The code related to the data generation tool is located in /unity_tool. It includes the project assets and all relevant navigation and randomization scripts. The 3D models of environments (if available) need to be downloaded separately and placed in the /models directory within the Unity project (under the directory "Modelli" place a directory called n- n is an integer from 0). Inside each model directory, a prefab called MODEL.prefab should be placed.
Please refer to this URL to set-up the unity Perception Package
The proposed dataset is available here.
In the provided zip file are present 2 CSV files that refer to the virtual dataset and the real one. The CSV referred to synthetic data contains :
- JSON file path of the frame.
- Path to the RGB image file.
- Path of the correct path segmentation file.
- Path of the wrong path segmentation file.
- Path to correct floor segmentation file path.
- File path of the incorrect floor segmentation due to misalignment.
- File path to the correct mask file of the Navigation Mesh provided by the Unity agent.
- File path of the incorrect mask of the Navigation Mesh provided by the Unity agent.
- Navigation start point.
- Navigation goal point.
- Difficulty of misalignment (Hard, Medium or Easy).

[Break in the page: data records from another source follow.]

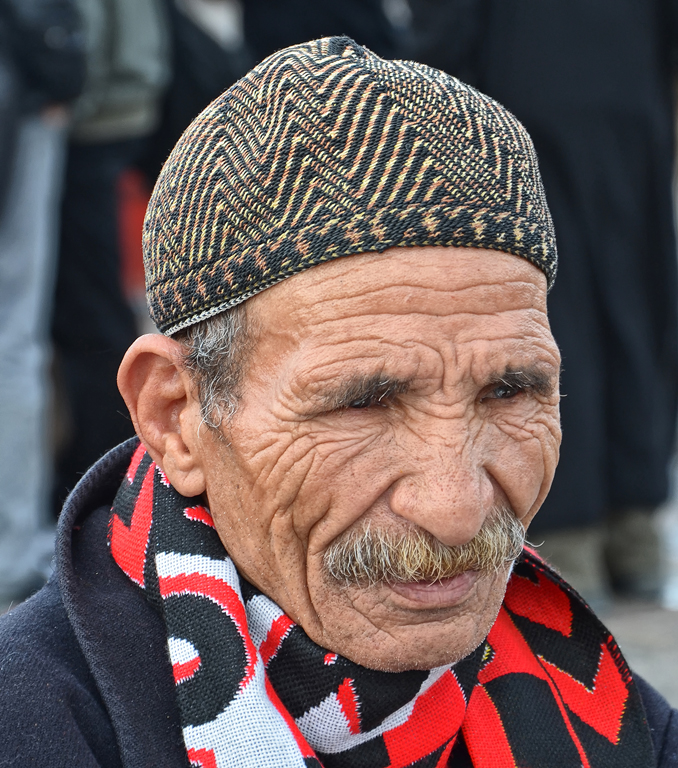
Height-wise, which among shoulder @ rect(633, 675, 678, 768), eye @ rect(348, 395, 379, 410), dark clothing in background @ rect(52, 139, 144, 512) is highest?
eye @ rect(348, 395, 379, 410)

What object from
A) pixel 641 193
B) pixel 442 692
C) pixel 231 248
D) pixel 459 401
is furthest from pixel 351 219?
pixel 641 193

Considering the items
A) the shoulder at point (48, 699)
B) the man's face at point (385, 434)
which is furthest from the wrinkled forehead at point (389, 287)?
the shoulder at point (48, 699)

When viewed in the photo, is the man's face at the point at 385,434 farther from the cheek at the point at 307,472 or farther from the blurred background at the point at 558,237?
the blurred background at the point at 558,237

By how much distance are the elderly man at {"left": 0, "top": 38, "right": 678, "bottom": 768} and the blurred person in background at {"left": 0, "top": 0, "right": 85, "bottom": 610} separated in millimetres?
2718

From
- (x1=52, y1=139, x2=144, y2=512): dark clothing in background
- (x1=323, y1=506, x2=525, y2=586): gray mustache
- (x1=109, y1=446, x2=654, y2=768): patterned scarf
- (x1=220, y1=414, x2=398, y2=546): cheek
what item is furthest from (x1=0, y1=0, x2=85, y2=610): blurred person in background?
(x1=323, y1=506, x2=525, y2=586): gray mustache

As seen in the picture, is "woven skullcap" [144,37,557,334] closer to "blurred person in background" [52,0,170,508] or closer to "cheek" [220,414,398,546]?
"cheek" [220,414,398,546]

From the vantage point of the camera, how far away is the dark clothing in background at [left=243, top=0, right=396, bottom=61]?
21.5ft

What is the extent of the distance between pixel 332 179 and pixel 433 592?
0.75 metres

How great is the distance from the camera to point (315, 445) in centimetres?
194

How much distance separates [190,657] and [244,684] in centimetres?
11

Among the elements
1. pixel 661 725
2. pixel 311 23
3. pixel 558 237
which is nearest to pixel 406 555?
pixel 661 725

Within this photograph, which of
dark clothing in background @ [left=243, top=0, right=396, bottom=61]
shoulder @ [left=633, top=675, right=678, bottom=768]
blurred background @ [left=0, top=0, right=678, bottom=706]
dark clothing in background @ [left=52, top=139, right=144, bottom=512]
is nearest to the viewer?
shoulder @ [left=633, top=675, right=678, bottom=768]

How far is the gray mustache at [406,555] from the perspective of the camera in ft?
6.21

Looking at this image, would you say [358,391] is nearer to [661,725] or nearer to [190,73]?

- Correct floor segmentation rotation (expressed in quaternions).
- Incorrect floor segmentation rotation (expressed in quaternions).
- Correct floor segmentation position (expressed in a vector (x,y,z)).
- Incorrect floor segmentation position (expressed in a vector (x,y,z)).
- Number of pixels of the correct path segmentation.
- Number of pixels of the correct path segmentation that are on the correct floor segmentation.
- Number of pixels of the incorrect path segmentation.
- Number of pixels of the incorrect path segmentation that lie on the correct floor segmentation.
Synthetic data can be found in the New_acquisition folder. Real data are split into 3 folders, Aligned_frames, Misaligned_frames and Unknown_frames.
/dataset contains the Statistics_Building file, used to analyze and visualize proposed virtual data.
/baseline contains scripts used for training and testing the different models presented in the paper.